My H of 31 years cheated on men and we are trying to rebuild and slowly it is working. The problem I have is how do you show appreciation/respect for someone that lied and betrayed you.

My H owes his own business and has made some very bad investments in the last year and it has impacted our financial situtation/business immensely. I think this attributed a lot to his affair as he runs from his problems from lack of coping skills. Now we need to pick up the pieces and start over. I am in it for the long haul but find how do I show respect and admiration for someone that has ruined us financially?

Any ideas, if I keep harping about these mistakes, it will just push him further away I'm sure.


----------



## Lon (Jun 6, 2011)

I think the way is by letting him know you realize a bad investment is no indicator of his intelligence, that bad things happen and without risk there is no reward. Reinforce the positive in him and support him during the negative, a man can never ask for more than that, it is his true reward.

As to what makes a man cheat, I really have no insight as I have never been presented with the opportunity (or atleast I've never been receptive to one), but can tell you with certainty that same lack of appreciation/respect in her H definitely contributes to a lot of affairs by women too.


----------



## trey69 (Dec 29, 2010)

Regardless of what contributed to his affair, he didn't have much respect for you or the marriage to step out on it. 

As far as how do you respect and appreciate someone who has hurt you financially and emotionally with the affair, is time. Time is the only thing I really know of. If you are in it for the long haul, you both will need to learn mutual respect and appreciation for each other.


----------



## CallaLily (Jan 13, 2011)

Does he feel he deserves respect and appreciation after what he has done? 

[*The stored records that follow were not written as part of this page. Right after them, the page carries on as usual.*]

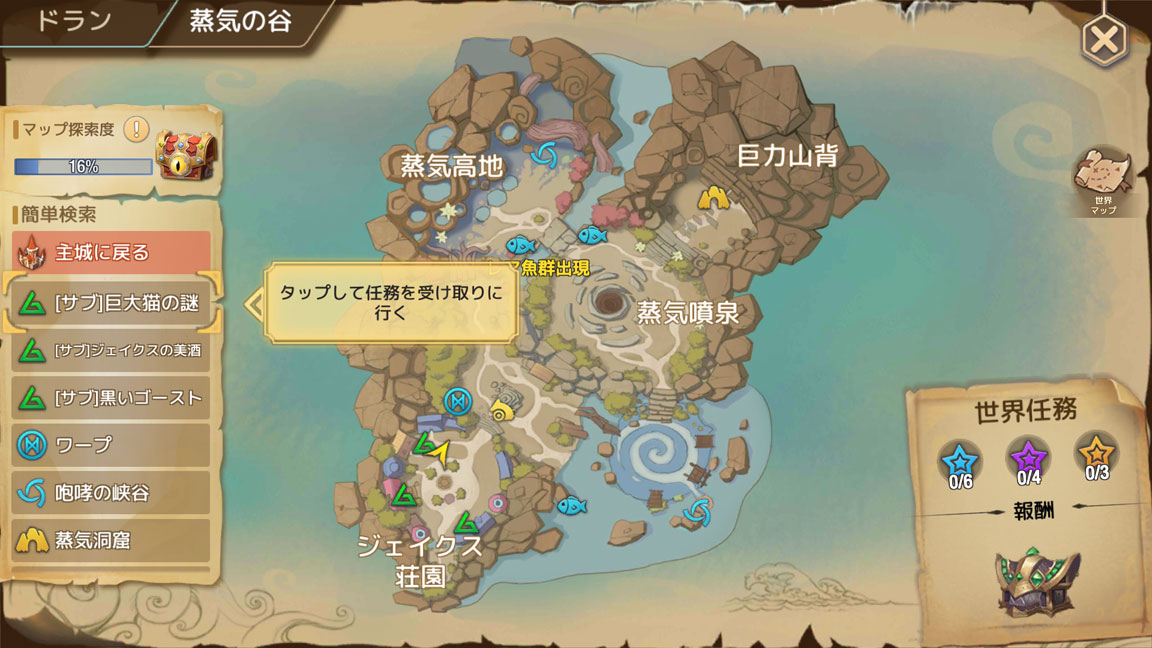 Screenshot_20200523-110715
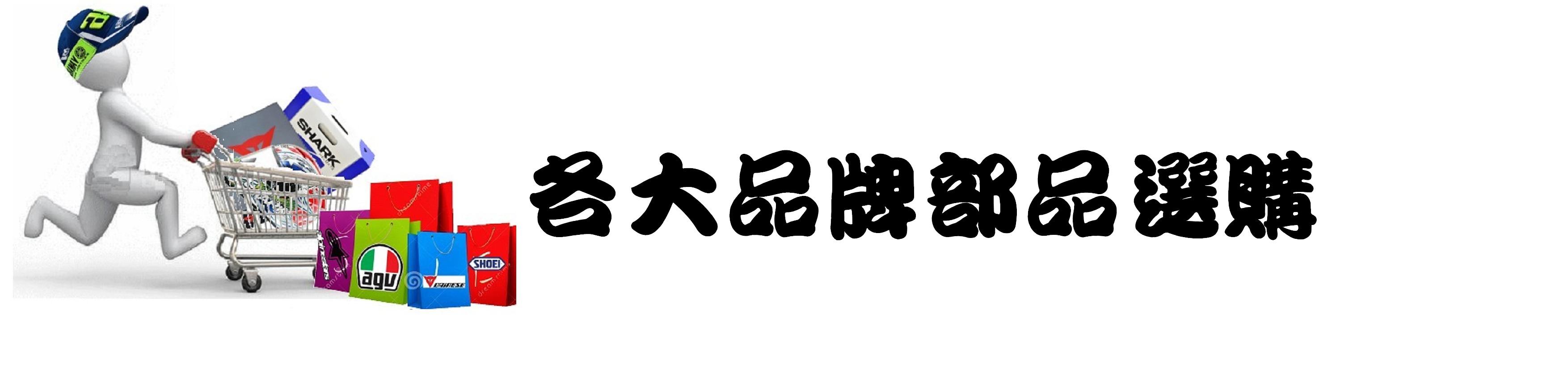 各大品牌部品選購.jpg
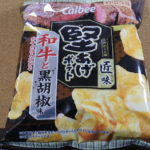 今回のおやつ:カルビーの「堅あげポテト 匠味 和牛と黒胡椒」を食べる!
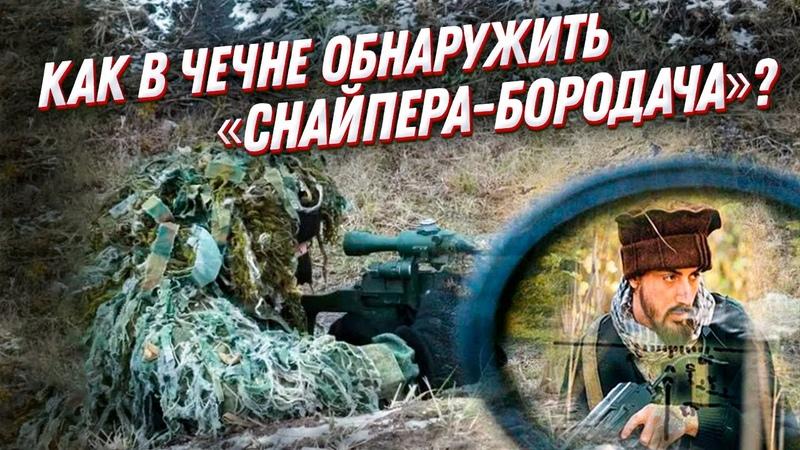 Как спецназ ГРУ учил солдат искать снайперов на чеченской войне
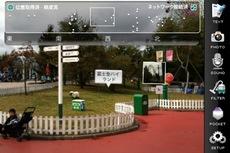 sekaiQh_03.jpg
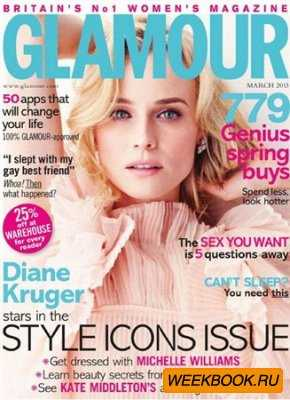 Glamour - March 2013 (UK)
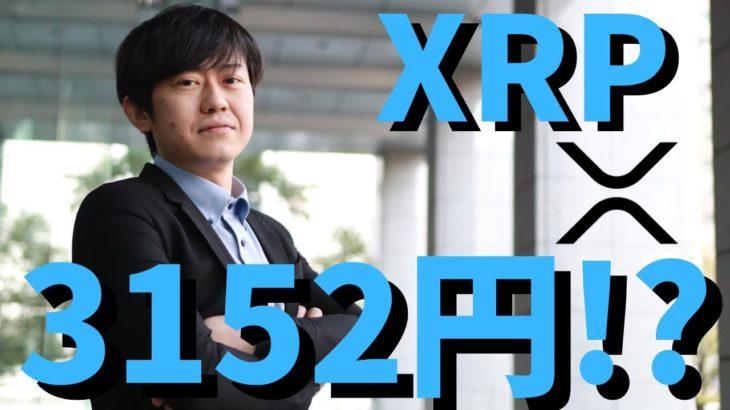 【仮想通貨】リップル(XRP)は3521円になる!?今後上がって異常なリターンを得られるかもしれない?最新情報!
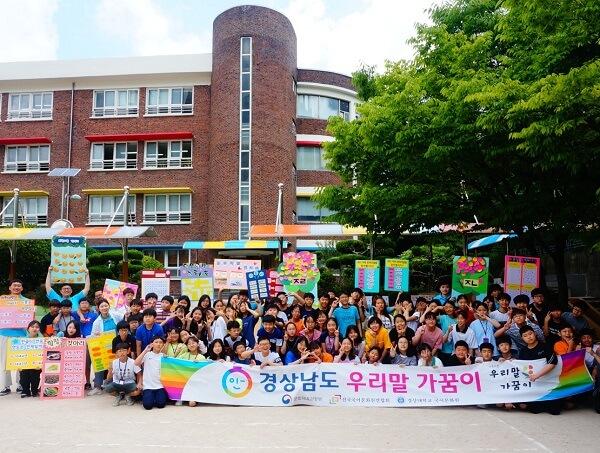 Một buổi trải nghiệm văn hoá Hàn Quốc tại Gyeongsang National University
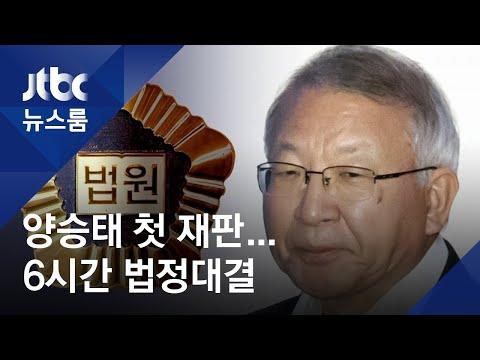 양승태 첫 재판…검찰 vs 변호인 '6시간 치열한 기싸움'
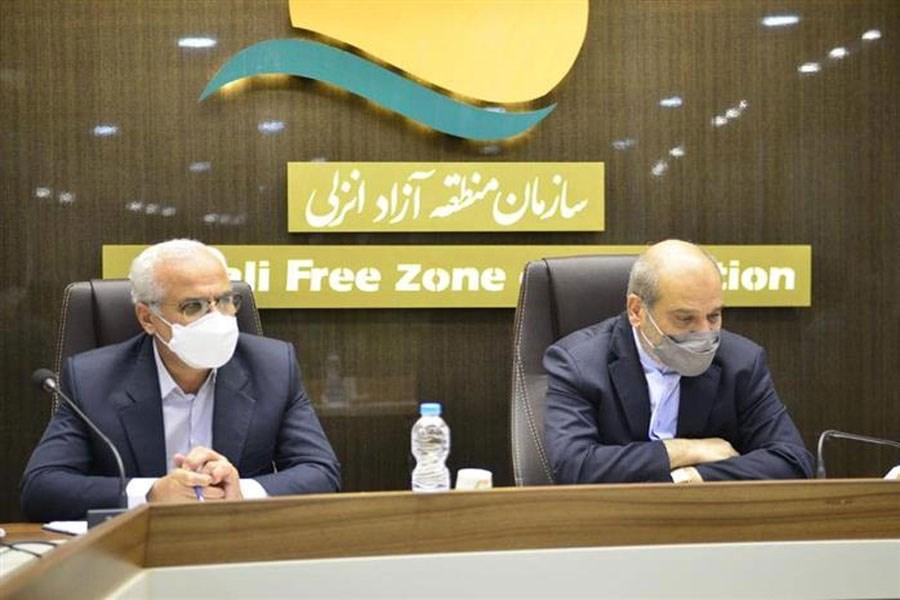 نشست فعالین اقتصادی منطقه آزاد انزلی با مشاور رییس جمهور برگزار شد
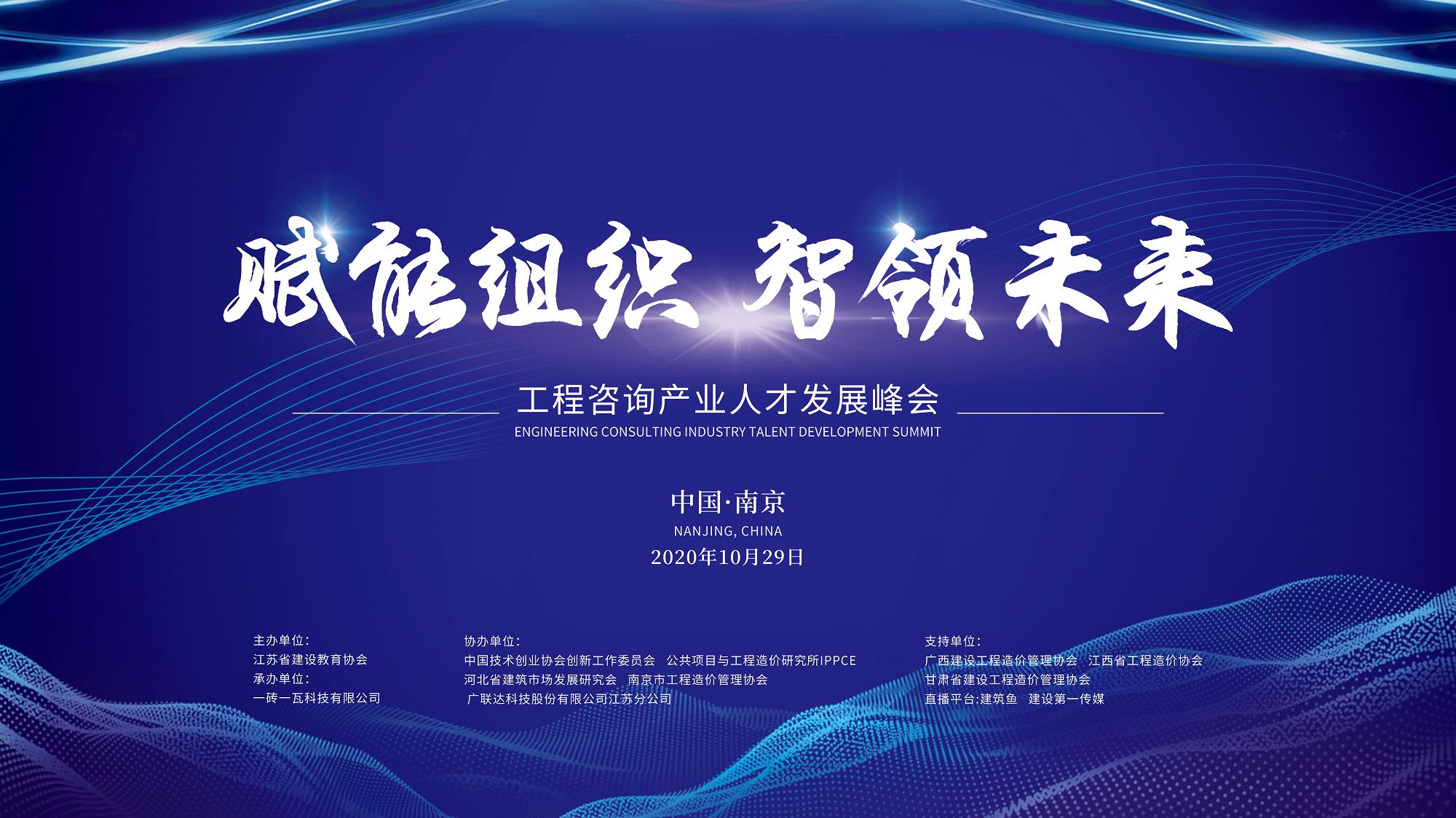 2020年工程咨询产业人才发展峰会在南京举办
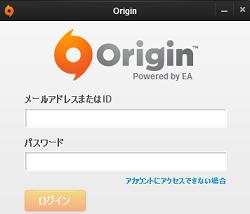 origin_sw_004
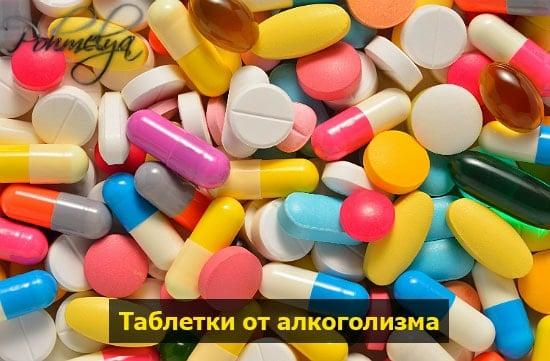 tabletki ot alkogolizma pohmelya b81 min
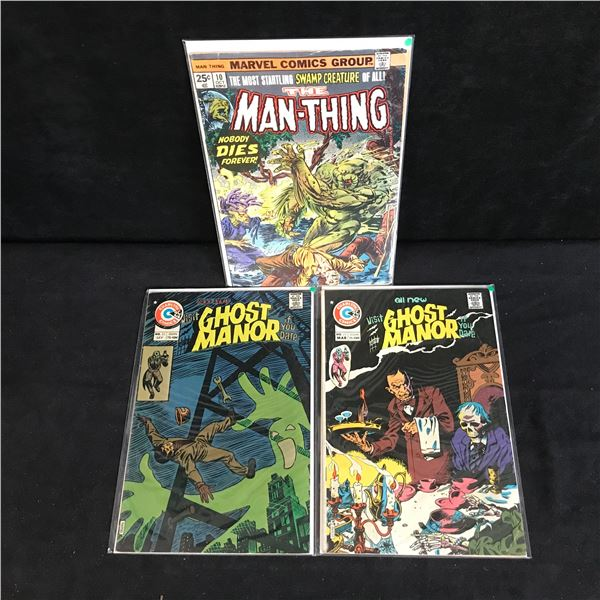 THE MAN-THING/ GHOST MANOE COMIC BOOK LOT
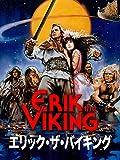エリック・ザ・バイキング Erik the Viking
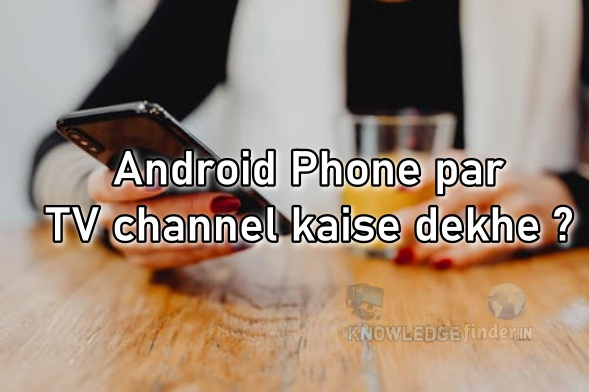 Android phone par TV channel dekhne wale Apps ?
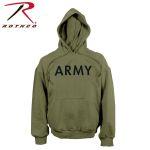 Rothco 9173 9173 9172 Rothco Army Pullover Hooded Sweatshirt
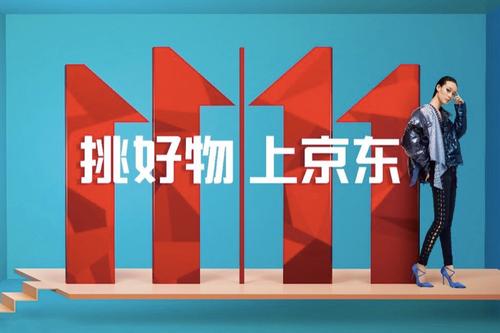 """作品:京东围绕着""""红""""、高科技高质量印象做文章"""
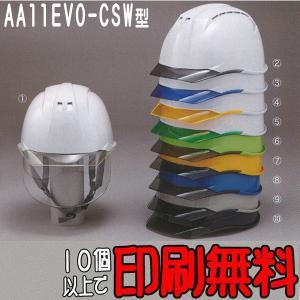 AA11EVO-CSW型ヘルメット大型通気孔 大型内蔵式シールド付 【 防災 工事用 ヘルメット 】|minakami119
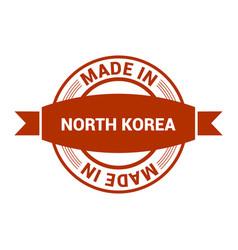 north korea stamp design vector image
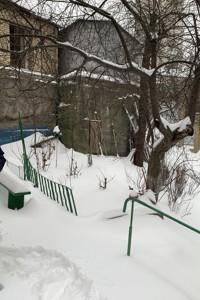 Земельный участок Мичурина пер., Киев, F-40517 - Фото2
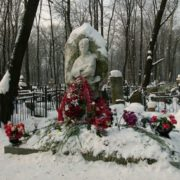 Sergei Vronsky - great hoaxer or professional astrologer?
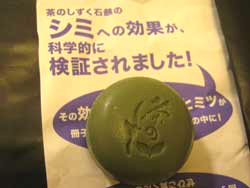 シミに効果がある石鹸!悠香の茶のしずく石鹸の口コミ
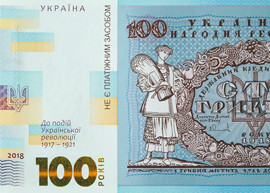Thumbnail image of the 2018 commemorative 100 Ukraine banknote.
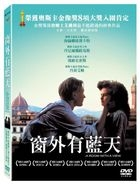 A Room With a View (DVD) (Taiwan Version)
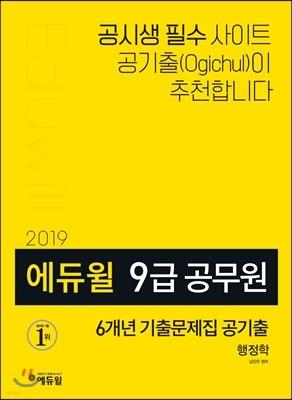 2019 에듀윌 9급 공무원 6개년 기출문제집 공기출 행정학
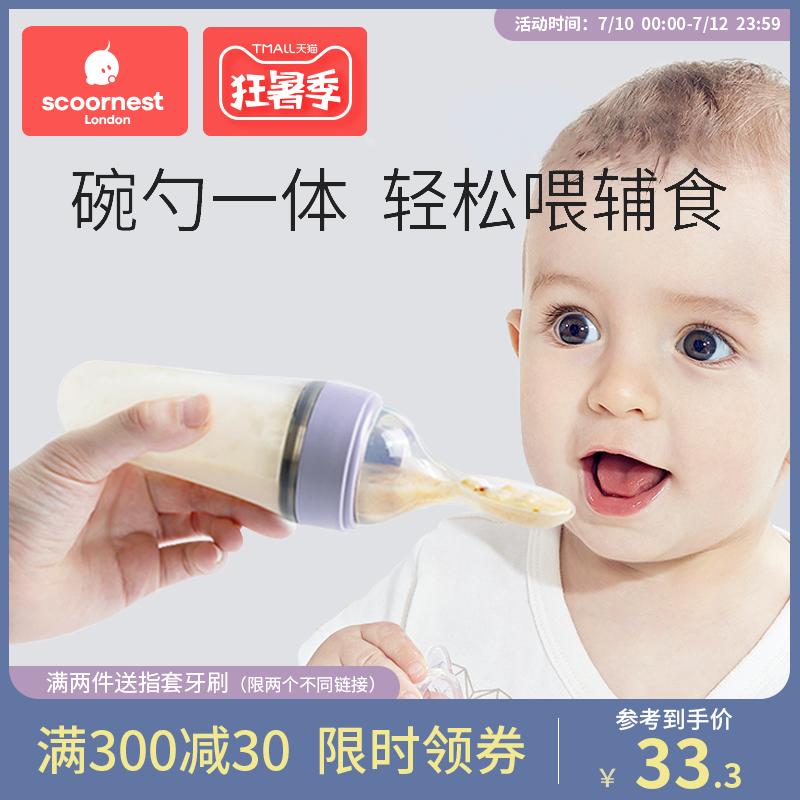 科巢嬰兒米糊勺子奶瓶軟硅膠寶寶輔食神器擠壓式米粉喂養工具餐具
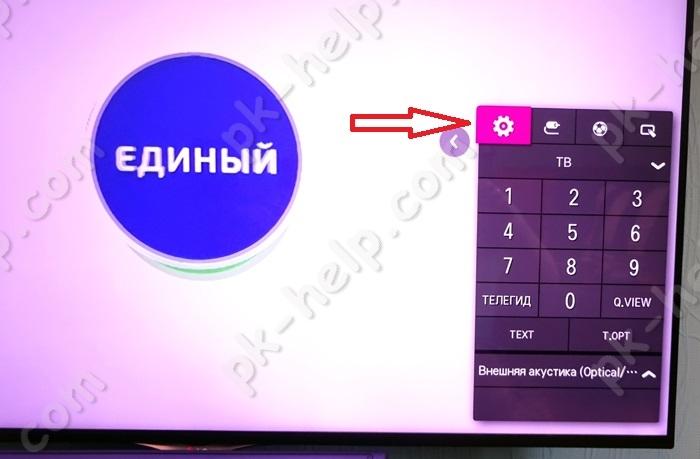 Фото Выбор меню Настройки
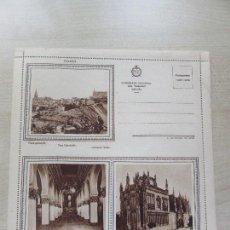 Postales: CARTA- SOBRE DE TOLEDO EDITADA POR EL PATRONATO NACIONAL DE TURISMO HACIA 1930 MARRÓN. Lote 111265559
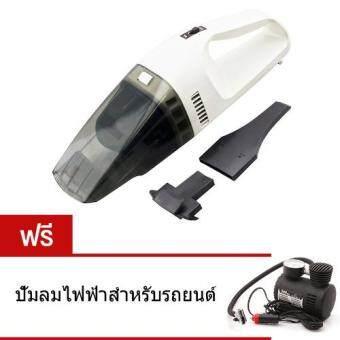 Elit เครื่องดูดฝุ่นแบบมือถือ สำหรับรถยนต์ Wet and dry Portable Car Vacuum แถมฟรี ปั้มลมไฟฟ้าสำหรับรถยนต์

I think if he is truly remorseful for the affair and the finances, and he is working really hard at proving that to you, then you will probably gradually get that respect and appreciation back for him. I also agree it will take time. 

Does he also understand why you lost the respect and appreciation for him? Or does he expect for you both to just pick back up from where you left off before things went down hill?


----------



## Clinging (May 14, 2011)

thanks everyone for your opinions. I do agree that no he didn't respect me in anyway by doing what he has done but if I keep dwelling on the past, I have not much hope for a future.

Lon, you had some good advice. Yes, time is what we both need.

Caly Lily - I do beleive that he would just like to start over and in some ways I do too. Leave the heartache and stress behind us.

I know for my H, respect and admiration is something he really craves and I think I have been lacking in that respect in our marriage so I want to rectify that as it is obvious one of his basic needs to feel happy and content.


----------



## rikithemonk (Jun 8, 2011)

Clinging said:


> I have a question. I just red Respect & Love and it was quite interesting. It said that a man' most basic need is respect which I beleive is true. Lack of appreciation/respect I belive contributes to a lot of extramarital affairs by men.
> 
> My H of 31 years cheated on men and we are trying to rebuild and slowly it is working. The problem I have is how do you show appreciation/respect for someone that lied and betrayed you.
> 
> ...


What do you do for a living?


----------



## Clinging (May 14, 2011)

Why does it matter what I do for a living? I'm in Human Resources.


----------